Elisabeth Sparkle, vedette d’une émission d’aérobic, est licenciée le jour de ses 50 ans par son patron à cause de son âge jugé indadapté pour la suite de sa carrière. Le moral au plus bas, elle reçoit une proposition inattendue, celle d'un mystérieux laboratoire lui proposant une « substance » miraculeuse : si elle se l’injecte, elle deviendra « la meilleure version » d’elle-même, « plus jeune, plus belle, plus parfaite » grâce à une modification cellulaire de son ADN.
Ce qui est assez inattendu, c’est que le film est très gonflé où rien ne nous est épargné visuellement. Certains passages sont insoutenables tant la réalisatrice nous immerge à mort. Surtout, elle donne l’impression d’aller totalement au bout de son projet. Le film se clôt là où il a commencé. Et entre les deux, Coralie Fargeat aura traité entièrement son sujet en 2h20. Ce sera le récit d’une autodestruction d’une femme où chaque scène semble repousser les limites de la mise en scène, conditionnant le spectateur à une expérience sensorielle et émotionnelle intense.
Ce qui me plaît aussi, c’est que le film ne se prend jamais au sérieux tant formellement que sur le fond.
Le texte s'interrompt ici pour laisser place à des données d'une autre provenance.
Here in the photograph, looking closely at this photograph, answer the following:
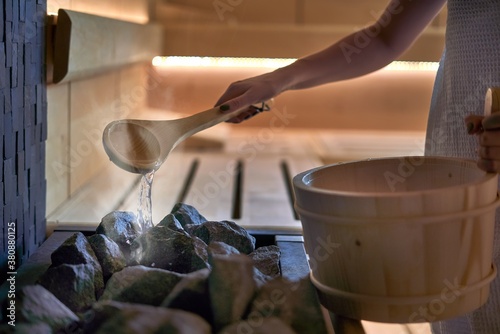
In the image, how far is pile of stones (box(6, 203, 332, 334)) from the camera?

Fargeat assume pleinement l’esprit de Série B, délaissant les codes du cinéma de prestige pour plonger dans une esthétique gore décomplexée.
Le film, qui entend nous parler du corps féminin, du vieillissement, n’est jamais plombé par son discours. Fuyant l’esprit de sérieux à grandes enjambées, la metteuse en scène souhaite nous divertir avant de nous faire réfléchir. On a beaucoup parlé de fable pour ce film et c’est assez juste. Il y a dans ce film une visée didactique dissimulée derrière une forme amusante, populaire : le film gore. Une sorte de leçon à prendre pour son personnage, comme pour le spectateur. Avec un message appréciable en fin de compte, subtilement moral sans jamais être pesant. C’est d’ailleurs cette gravité, ce message didactique qui permet au film de s’élever au-delà du simple film de genre.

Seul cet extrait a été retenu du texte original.